(Extrait):

Les victimes également passent à l’action. Maydana et ses camarades d’école, Mailin Gobbo,29 ans, et Yasmin DETEZ, 25 ans, se sont récemment rendues à l’église et à l’école attenante où elles ont étudié, pour expliquer aux journalistes ce qui leur est arrivé, en disant qu’elles espéraient que cela aiderait à protéger d’autres enfants. Depuis qu’elles ont dénoncé le prêtre aux autorités, quatre autres femmes les ont rejointes. « Cela m’est égal de m’exposer, si cela permet à d’autres personnes de parler » a déclaré Gobbo qui s’est dite décidée à parler publiquement après la naissance de sa fille.
Le prêtre est accusé d’avoir abusé de Gobbo et Detez à la piscine et à l’école. « Il m’asseyait sur ses genoux, et me demandait si j’étais gentille pendant qu’il m’embrassait dans le cou et me touchait » dit Detez, alors que Gobbo pleurait à côté d’elle. Le père José a déclaré au tribunal qu’il était innocent et que l’action était prescrite. En outre, il a formé un recours contre son mandat d’arrêt.
Certains accusés continuent à exercer une charge pastorale. Dans certains cas, aucune enquête canonique ni judiciaire n’a été ouverte. Certaines dénonciations ont fait l’objet d’enquêtes classées sans suite. D’autres, plus spécialement ces dernières années, ont abouti à des arrestations et condamnations. Un tribunal de la province d’Entre Rios a condamné, cette année, à 25 ans de prison, le prêtre colombien Juan Diego Escobar Gaviria pour avoir abusé sexuellement de quatre enfants dont l’un avait 10 ans. C’est à ce jour une des peines les plus graves prononcées à l’encontre d’un prêtre pédophile en Argentine. « Cette peine me satisfait » a dit Alexis Endrizzi, 18 ans, qu’Escobar avait agressé quand il avait 12 ans. « On a tenu compte des victimes ». Deux autres religieux de la même province attendent d’être jugés après avoir fait, cette année, l’objet de dénonciations pour pédophilie.

(Liste des tâches):
1. Dans l'extrait sur les prêtres accusés en Argentine, à quelle peine le tribunal de la province d'Entre Rios a-t-il condamné Juan Diego Escobar Gaviria ?
2. Poursuivez l'extrait sur les prêtres accusés en Argentine à partir de sa dernière phrase.
Les items n'interviennent pas dans ce travail.

(Données fournies):

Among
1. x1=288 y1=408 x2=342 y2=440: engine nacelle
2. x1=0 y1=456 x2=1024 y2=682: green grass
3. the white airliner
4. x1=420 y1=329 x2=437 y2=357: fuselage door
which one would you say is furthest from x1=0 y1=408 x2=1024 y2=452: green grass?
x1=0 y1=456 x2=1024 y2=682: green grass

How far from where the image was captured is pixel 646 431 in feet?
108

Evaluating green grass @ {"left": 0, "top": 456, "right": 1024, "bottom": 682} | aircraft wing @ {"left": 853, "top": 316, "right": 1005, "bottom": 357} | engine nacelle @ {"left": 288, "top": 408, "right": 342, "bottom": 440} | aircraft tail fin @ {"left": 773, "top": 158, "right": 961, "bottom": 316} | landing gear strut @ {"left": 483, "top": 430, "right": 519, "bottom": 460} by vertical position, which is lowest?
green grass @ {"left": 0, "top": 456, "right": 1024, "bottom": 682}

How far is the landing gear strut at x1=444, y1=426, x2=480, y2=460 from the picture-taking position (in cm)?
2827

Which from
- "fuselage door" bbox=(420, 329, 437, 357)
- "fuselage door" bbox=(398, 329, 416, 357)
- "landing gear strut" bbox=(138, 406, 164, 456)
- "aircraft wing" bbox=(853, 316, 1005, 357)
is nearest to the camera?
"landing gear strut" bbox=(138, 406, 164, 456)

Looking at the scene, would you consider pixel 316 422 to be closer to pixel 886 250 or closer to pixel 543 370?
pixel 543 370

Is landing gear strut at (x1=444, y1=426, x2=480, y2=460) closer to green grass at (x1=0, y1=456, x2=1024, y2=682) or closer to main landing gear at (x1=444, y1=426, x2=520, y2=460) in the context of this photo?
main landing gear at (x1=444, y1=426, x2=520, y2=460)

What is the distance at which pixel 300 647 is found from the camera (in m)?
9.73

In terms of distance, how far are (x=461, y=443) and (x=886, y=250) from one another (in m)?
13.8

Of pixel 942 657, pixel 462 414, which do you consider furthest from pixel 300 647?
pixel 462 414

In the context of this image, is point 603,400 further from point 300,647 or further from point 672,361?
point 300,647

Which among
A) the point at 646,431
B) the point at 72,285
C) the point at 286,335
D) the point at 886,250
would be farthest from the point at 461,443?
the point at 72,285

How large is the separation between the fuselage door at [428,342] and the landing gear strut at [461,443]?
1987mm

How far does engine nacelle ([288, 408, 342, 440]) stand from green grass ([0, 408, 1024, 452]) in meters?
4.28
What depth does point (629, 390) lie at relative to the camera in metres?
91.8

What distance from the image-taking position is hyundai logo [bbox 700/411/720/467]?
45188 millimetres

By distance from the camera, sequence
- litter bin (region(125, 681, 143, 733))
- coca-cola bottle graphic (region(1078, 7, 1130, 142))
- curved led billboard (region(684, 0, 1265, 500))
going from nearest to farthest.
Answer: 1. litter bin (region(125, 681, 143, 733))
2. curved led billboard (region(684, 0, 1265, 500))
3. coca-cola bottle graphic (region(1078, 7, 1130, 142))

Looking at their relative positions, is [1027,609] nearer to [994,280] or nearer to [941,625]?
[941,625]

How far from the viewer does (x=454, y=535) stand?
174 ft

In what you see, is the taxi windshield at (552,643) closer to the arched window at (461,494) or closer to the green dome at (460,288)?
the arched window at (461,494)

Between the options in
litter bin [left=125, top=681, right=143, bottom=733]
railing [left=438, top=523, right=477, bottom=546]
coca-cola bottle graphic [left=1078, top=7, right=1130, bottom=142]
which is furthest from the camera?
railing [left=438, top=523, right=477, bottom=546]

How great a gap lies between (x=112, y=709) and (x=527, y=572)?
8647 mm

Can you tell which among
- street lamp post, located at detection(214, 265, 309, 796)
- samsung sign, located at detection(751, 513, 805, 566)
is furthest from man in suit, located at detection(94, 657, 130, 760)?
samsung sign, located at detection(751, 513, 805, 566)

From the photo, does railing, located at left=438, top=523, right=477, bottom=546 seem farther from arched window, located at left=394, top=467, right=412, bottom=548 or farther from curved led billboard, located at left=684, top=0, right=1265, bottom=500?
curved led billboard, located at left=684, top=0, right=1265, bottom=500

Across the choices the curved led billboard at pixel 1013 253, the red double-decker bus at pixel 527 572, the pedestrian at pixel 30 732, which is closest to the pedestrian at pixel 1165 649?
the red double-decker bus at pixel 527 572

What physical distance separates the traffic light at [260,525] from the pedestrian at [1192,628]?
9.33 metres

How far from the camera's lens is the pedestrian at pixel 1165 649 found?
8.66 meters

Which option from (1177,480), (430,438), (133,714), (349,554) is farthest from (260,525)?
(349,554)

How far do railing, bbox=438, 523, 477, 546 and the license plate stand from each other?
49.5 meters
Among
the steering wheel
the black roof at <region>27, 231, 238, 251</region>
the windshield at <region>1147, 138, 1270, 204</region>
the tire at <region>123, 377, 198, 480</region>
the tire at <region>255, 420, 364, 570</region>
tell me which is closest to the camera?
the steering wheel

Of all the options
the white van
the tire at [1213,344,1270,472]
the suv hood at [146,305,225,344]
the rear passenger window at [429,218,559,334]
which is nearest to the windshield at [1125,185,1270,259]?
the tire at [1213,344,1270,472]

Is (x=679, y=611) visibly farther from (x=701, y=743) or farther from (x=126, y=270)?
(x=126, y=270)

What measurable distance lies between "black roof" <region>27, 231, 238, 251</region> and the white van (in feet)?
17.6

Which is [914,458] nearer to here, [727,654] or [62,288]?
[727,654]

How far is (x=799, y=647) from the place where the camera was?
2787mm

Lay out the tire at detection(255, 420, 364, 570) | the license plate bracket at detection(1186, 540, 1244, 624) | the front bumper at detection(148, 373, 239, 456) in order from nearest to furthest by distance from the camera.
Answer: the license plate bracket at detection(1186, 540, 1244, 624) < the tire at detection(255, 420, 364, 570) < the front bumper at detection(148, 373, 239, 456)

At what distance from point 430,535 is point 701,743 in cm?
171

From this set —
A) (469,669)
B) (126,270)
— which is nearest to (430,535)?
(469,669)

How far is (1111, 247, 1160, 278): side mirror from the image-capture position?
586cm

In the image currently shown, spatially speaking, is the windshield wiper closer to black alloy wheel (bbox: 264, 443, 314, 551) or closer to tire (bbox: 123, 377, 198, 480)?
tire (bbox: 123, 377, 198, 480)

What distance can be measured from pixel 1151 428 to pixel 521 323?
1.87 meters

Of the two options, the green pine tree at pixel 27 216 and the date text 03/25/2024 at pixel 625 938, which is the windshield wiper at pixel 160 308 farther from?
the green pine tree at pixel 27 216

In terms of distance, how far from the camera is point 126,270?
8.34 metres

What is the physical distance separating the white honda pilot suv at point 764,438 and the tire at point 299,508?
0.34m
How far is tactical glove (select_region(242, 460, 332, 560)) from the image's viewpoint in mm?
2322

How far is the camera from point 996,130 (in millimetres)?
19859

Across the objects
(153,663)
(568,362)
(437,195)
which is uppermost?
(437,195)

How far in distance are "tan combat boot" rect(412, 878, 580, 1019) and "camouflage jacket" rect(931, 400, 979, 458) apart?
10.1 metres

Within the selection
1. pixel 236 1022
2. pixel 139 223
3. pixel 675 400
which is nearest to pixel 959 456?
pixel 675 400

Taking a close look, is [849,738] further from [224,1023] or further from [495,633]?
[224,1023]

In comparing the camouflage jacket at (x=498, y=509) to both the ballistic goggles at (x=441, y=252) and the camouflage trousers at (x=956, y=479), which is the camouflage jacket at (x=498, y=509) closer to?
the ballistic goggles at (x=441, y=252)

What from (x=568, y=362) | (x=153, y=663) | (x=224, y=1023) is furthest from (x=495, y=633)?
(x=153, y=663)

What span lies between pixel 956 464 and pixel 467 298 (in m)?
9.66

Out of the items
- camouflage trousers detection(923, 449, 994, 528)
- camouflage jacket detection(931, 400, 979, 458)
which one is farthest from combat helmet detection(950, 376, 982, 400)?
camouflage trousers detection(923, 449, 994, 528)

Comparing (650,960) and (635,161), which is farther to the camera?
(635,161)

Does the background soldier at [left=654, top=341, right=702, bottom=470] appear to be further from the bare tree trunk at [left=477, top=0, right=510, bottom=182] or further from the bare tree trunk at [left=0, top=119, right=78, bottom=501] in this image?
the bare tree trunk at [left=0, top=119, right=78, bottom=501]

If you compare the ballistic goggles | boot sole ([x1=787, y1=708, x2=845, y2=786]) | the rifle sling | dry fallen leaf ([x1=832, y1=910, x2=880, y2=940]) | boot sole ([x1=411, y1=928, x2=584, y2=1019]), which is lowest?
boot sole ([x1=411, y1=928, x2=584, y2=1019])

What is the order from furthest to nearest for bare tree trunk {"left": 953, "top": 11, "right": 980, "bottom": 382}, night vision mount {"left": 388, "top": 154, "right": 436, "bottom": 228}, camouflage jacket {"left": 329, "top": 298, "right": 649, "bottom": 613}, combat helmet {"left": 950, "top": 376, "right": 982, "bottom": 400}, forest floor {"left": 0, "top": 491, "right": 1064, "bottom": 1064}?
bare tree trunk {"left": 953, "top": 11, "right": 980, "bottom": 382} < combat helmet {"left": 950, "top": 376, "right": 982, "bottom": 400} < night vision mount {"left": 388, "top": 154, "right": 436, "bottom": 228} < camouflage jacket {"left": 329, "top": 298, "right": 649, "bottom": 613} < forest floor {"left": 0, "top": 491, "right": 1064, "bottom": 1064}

(Résultats de l'exercice):
1. À 25 ans de prison.

2.
Un des cas les plus bouleversants est celui de l’Institut Provolo, accueillant des enfants sourds et muets, de la Province de Mendoza, où le Ministère Public a fait savoir qu’au moins 20 jeunes ont été victimes d’abus. Certaines victimes ont déclaré avoir été agressées par un prêtre italien Nicolas Corradi, déjà accusé des mêmes faits par des douzaines de jeunes de l’École Provolo dans son pays, sans avoir été inculpé. Corradi est aujourd’hui un homme âgé, et il a été officiellement accusé par les autorités argentines et assigné à résidence, en attendant d’être jugé. Son avocat refuse de s’exprimer sur la manière dont son client compte se défendre et de donner d’autres détails sur l’affaire.
Les défenseurs des victimes se demandent comment le pape François pouvait ne pas être au courant de ces dénonciations à l’encontre de Corradi qui avait été publiquement identifié par les victimes italiennes entre 2009 et 2014.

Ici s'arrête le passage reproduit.